The heart of the matter is God.
That’s why we’re here today – right now – on this feast
of the Sacred Heart.
The heart of
the matter is this. This is my creed:
God matters.
The heart of the matter is you – each of you – each of us
matters. This is our creed.
That’s what the signs in the streets and in the protests are
saying.
The heart of the matter is me. Like you, I too, matter.
Creed that. Believe that. Keep completing that belief –
that thought – that sentence.
This is what matters.
The heart of the matter is that God is incomplete without
us.
Is that why God created up the idea of us?
We need to read that sign – and all the signs of the
times…..
The heart of the matter is that we are incomplete without
God and without each other – and God with us.
That’s the heart of the matter.
The heart of the matter is that there is more – still
more – restless more. We’re only up to 5 to 15 billion years of existence –
according to Carbon 14 dating tests.
In the sacred heart of the scriptures we find mention of
the heart over and over again.
The heart – leb or forms of that root word – in
Hebrew – but there are other words – each trying to get their stretching arms
around the heart of the matter.
The heart – kardia in Greek – and other Greek
words that matter: xenia, eros, agape, philia, philautia – but that last
one is too self-centered.
The heart - cor in Latin – is restless till it centers in on
what matters – and what matters is meaning – a meaning – that makes sense – but
that’s impossible. It takes a lifetime –
the wanting of more and more - the fire,
the desire for better and better answers – so we’re never satisfied – we’re
like a fly – flying around the kitchen – landing on the peanut butter jar – then
the neck of the dog – then the cup cake – oh no!
The Heart of the Matter – a novel by Graham Green
– we’re all Henry Scobie – turning pages and hearing about the search for
answers in our relationships – love – intrigue and evil – trying to detect God
– along with our flaws – and religious beliefs – opening up matter – like
peeling an orange, a banana, a walnut.
The heart. It’s
the conscious talking thinking inner self in every person – the center, the
cor, the control center that we can use to control our actions, words, choices,
decisions, the inner holy place, our sacred heart, in the center of our chest,
the seat of our passions, emotions, grief, joy, intellect, the place of our memory, our inner library and archives, stories, suitcases,
trunks, duffel bags with collector’s items, - yes and this heart of ours can
become messed up, fat, hard, hurting, messed up – clogged with blockages – and
it’s incomplete – therefore it’s needy.
The heart – it’s needy – we know that – even when we
forget it’s sacred.
The heart – it needs God – God needs our heart.
The heart – one day – it seems to be the ocean – vast –
wide – still – wavy – roaring – with fish and life in millions of species and
slippery things – and boats – with people – lots of people; the next day – the
heart – it’s a desert – sand – tan dry sand – but there is oil underneath.
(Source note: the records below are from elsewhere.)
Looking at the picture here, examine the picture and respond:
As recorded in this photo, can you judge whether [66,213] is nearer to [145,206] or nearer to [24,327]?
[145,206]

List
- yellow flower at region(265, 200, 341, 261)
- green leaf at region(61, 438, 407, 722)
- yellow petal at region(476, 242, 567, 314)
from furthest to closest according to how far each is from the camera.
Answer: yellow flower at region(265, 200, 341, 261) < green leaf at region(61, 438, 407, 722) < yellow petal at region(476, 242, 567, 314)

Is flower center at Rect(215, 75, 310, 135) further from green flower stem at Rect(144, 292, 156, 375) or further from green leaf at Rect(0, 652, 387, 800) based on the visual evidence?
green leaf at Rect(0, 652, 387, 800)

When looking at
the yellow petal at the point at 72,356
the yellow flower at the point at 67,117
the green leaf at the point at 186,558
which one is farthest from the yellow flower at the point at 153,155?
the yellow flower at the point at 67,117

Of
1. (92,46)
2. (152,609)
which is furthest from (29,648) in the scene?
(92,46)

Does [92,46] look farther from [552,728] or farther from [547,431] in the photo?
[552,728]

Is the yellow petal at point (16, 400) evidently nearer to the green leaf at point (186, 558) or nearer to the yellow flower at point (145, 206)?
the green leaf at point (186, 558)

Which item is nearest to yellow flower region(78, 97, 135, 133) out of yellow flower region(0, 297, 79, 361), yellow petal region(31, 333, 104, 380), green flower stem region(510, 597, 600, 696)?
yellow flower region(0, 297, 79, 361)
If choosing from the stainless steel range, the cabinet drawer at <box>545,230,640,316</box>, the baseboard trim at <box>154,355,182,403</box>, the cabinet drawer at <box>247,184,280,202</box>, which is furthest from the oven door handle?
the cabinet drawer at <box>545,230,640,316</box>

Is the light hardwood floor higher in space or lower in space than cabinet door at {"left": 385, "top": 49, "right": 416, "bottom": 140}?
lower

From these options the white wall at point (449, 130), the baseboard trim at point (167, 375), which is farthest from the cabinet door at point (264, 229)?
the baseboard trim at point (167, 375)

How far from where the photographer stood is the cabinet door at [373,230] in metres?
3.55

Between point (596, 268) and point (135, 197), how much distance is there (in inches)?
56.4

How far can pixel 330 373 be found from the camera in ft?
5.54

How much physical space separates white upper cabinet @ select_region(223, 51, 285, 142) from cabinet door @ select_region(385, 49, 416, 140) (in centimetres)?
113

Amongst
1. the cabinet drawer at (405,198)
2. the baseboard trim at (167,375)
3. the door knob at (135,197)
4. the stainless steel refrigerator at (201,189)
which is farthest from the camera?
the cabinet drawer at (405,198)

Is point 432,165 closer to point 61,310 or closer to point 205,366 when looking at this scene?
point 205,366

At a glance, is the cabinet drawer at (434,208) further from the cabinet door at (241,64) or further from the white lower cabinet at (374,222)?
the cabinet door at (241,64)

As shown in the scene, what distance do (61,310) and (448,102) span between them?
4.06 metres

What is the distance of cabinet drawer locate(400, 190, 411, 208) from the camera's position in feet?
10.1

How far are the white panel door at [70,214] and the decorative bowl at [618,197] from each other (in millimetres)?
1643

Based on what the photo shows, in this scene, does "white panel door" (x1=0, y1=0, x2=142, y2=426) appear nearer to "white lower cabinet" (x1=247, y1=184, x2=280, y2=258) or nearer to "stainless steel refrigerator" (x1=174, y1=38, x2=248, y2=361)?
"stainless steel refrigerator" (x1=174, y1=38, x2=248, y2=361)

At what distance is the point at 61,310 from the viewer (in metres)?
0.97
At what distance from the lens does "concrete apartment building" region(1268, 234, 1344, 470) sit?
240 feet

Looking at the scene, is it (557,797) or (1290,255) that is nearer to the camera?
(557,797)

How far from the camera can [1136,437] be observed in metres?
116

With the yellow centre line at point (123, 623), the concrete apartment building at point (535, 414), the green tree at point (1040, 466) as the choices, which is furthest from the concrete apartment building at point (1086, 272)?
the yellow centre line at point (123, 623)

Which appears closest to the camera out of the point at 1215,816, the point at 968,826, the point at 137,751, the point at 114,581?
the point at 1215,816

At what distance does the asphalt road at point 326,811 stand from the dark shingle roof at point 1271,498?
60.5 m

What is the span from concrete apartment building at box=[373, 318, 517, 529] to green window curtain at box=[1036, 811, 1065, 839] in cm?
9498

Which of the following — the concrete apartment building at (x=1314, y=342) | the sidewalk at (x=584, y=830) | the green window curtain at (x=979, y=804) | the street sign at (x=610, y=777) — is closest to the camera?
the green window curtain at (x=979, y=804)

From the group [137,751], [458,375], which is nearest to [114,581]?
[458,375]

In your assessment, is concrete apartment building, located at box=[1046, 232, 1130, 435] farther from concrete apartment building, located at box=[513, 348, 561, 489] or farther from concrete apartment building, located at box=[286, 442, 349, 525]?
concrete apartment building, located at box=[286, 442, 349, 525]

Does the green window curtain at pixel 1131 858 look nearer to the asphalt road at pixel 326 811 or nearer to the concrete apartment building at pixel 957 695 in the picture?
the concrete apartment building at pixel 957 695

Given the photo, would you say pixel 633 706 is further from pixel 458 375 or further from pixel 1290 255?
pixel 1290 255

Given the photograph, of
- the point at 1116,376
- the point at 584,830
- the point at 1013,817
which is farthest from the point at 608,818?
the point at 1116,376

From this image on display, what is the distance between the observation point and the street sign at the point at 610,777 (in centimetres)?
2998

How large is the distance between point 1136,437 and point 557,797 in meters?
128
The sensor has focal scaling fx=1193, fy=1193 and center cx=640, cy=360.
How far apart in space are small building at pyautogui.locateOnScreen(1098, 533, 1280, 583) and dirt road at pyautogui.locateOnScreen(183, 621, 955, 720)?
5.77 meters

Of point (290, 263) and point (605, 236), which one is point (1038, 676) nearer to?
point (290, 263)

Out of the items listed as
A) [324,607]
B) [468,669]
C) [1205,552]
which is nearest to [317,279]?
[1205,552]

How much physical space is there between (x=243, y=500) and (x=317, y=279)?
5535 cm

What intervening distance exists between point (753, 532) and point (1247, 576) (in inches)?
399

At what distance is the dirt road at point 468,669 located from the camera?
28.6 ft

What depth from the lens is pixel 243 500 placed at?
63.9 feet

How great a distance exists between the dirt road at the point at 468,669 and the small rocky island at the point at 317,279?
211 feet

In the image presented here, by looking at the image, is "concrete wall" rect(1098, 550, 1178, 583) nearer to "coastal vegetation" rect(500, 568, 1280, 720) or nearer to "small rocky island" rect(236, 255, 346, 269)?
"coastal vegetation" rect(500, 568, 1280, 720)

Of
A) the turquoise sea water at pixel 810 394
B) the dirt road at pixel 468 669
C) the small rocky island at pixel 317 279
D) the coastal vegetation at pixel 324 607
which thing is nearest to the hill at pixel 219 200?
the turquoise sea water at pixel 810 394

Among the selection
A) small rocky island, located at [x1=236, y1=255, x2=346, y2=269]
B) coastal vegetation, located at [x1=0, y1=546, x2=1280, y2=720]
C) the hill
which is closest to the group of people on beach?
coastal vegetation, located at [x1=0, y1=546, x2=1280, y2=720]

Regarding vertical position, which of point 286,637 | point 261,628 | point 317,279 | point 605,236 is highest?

The heart of the matter is God. Mary Oliver – the poet - walked the woods – climbed trees in her mind –
looked out into the waters. She wondered about “One Hundred White-Sided Dolphins
on a Summer Day – that’s the beginning of just one of her poems – or we see lilies rising and opening their
white hands until they almost cover the black waters of the pond – clouds – her
dog – her cat. She gave her creed, her
instructions for living a life: “Pay attention. Be astonished. Tell about it.”
(Cf. page 105 in Devotions).
The heart of the matter is us. Shakespeare told us this in both the Sonnet
and the “The Plays the Thing” that
catches the conscience of both king and fool – and kids on their way to school.
Bonaventure, Thomas, Margaret Mary Alacoque talked about
the heart…..
Leo XIII consecrated the whole world to the Sacred Heart
in 1899 and then the world suffered billions of broken hearts and bodies big
time in the wars of the 20th century.
Jesus walked and watched the human heart in children when
he saw them not knowing what song to sing in the marketplace, when he saw fishermen
with empty nets, women at noontime wells, widows in temples, fathers missing
sons, shepherds missing sheep, Joseph making yokes for oxen – whose necks were
raw and bleeding and cut from yokes that were misfit.
The heart of the matter is that Jesus thought and then
talked about what is going on in the human heart.
And only some of this is the Heart of the Matter.